As illustrated by Metzen et al. in [32], they devised subnetworks that are interconnected with the main network, designed to discern whether the input to the network is a non-adversarial sample or an adversarial one. Specifically, their process involves initially training a classification network using non-adversarial samples. Following this, adversarial samples are generated for each individual data point. Subsequently, a subnetwork is further trained using both the generated adversarial samples and the original non-adversarial ones. In another work by Zhang et al. [18], they proposed an adversarial feature selection model which enhances the security of classifiers against evasion attacks. This model improves robustness by incorporating specific assumptions about the attacker’s data manipulation strategy.

On the other hand, Smutz et al. [13] demonstrated that ensemble classifiers, such as ensemble trees or SVMs, can serve as a defense strategy against evasion attacks by leveraging the diversity within the ensembles themselves. In contrast, Huang et al. [33] employed deep ensembles as a means of adversarial defense, enhancing their resistance by promoting diversity in the high-level feature representations and gradient dispersion during the simultaneous training of deep ensemble networks. Table 1 presents the defense strategies obtained from a literature review of current defense methods against evasion attacks.

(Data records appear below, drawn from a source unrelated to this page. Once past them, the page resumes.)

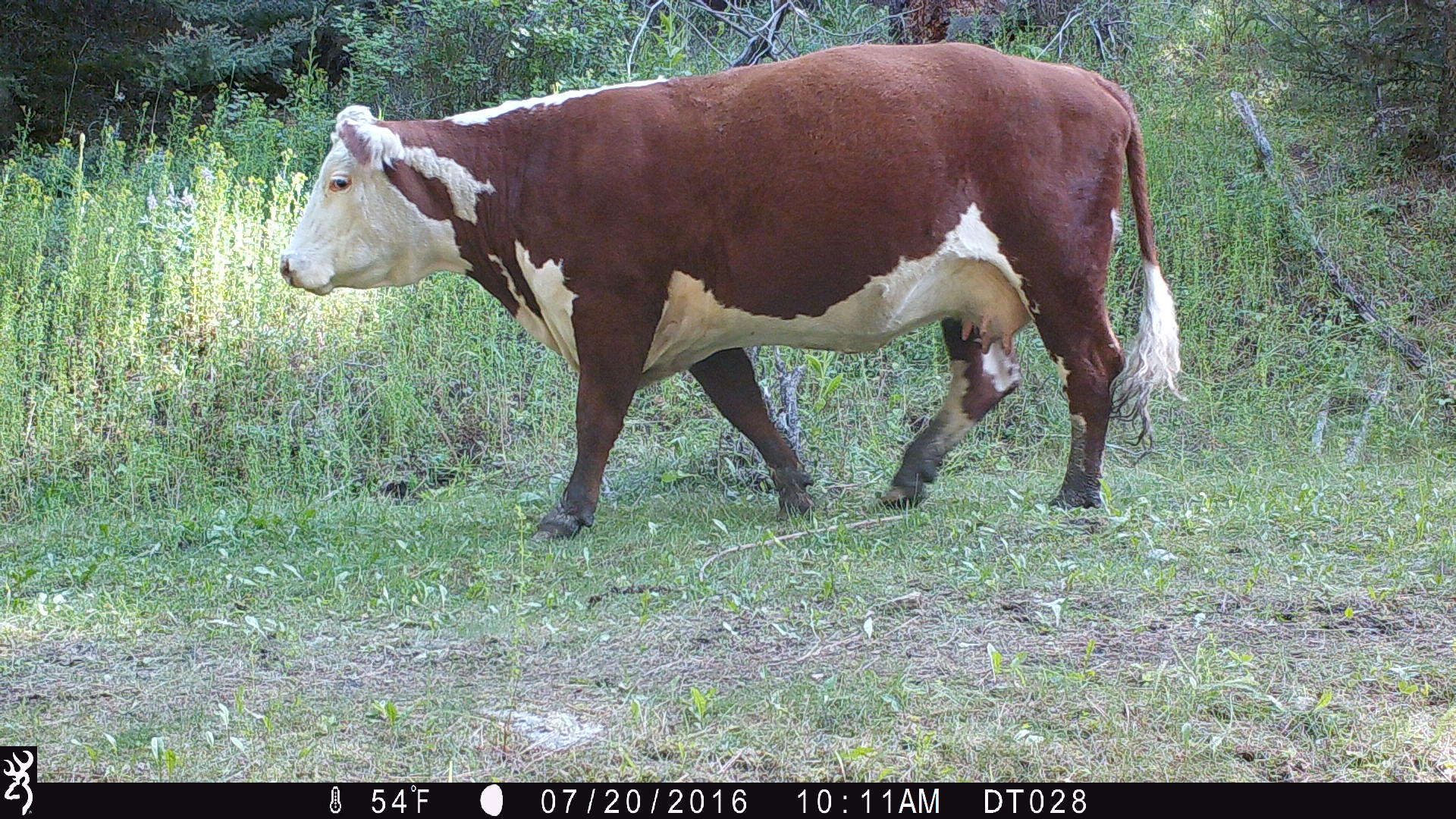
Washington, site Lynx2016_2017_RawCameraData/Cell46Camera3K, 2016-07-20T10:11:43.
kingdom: Animalia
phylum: Chordata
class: Mammalia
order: Artiodactyla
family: Bovidae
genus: Bos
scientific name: Bos taurus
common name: domestic cattle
Domestic cattle (Bos taurus). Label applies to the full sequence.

However, an adversary can still launch attacks against an ensemble of classifiers because they generalize across classifiers. For example, Zhang et al. [16] conducted research on evasion attacks against ensembles of SVMs and highlighted that, in practical scenarios, ensemble SVMs can be more susceptible to evasion attacks compared to a single SVM. Kantchelian et al. [15] showed that it is possible to employ a Mixed Integer Linear Program solver to generate an evading instance and launch attacks against ensemble of regression trees. In this paper, we focus on improving adversarial robustness of ensemble classifiers by diversified feature selection and stochastic aggregation strategy.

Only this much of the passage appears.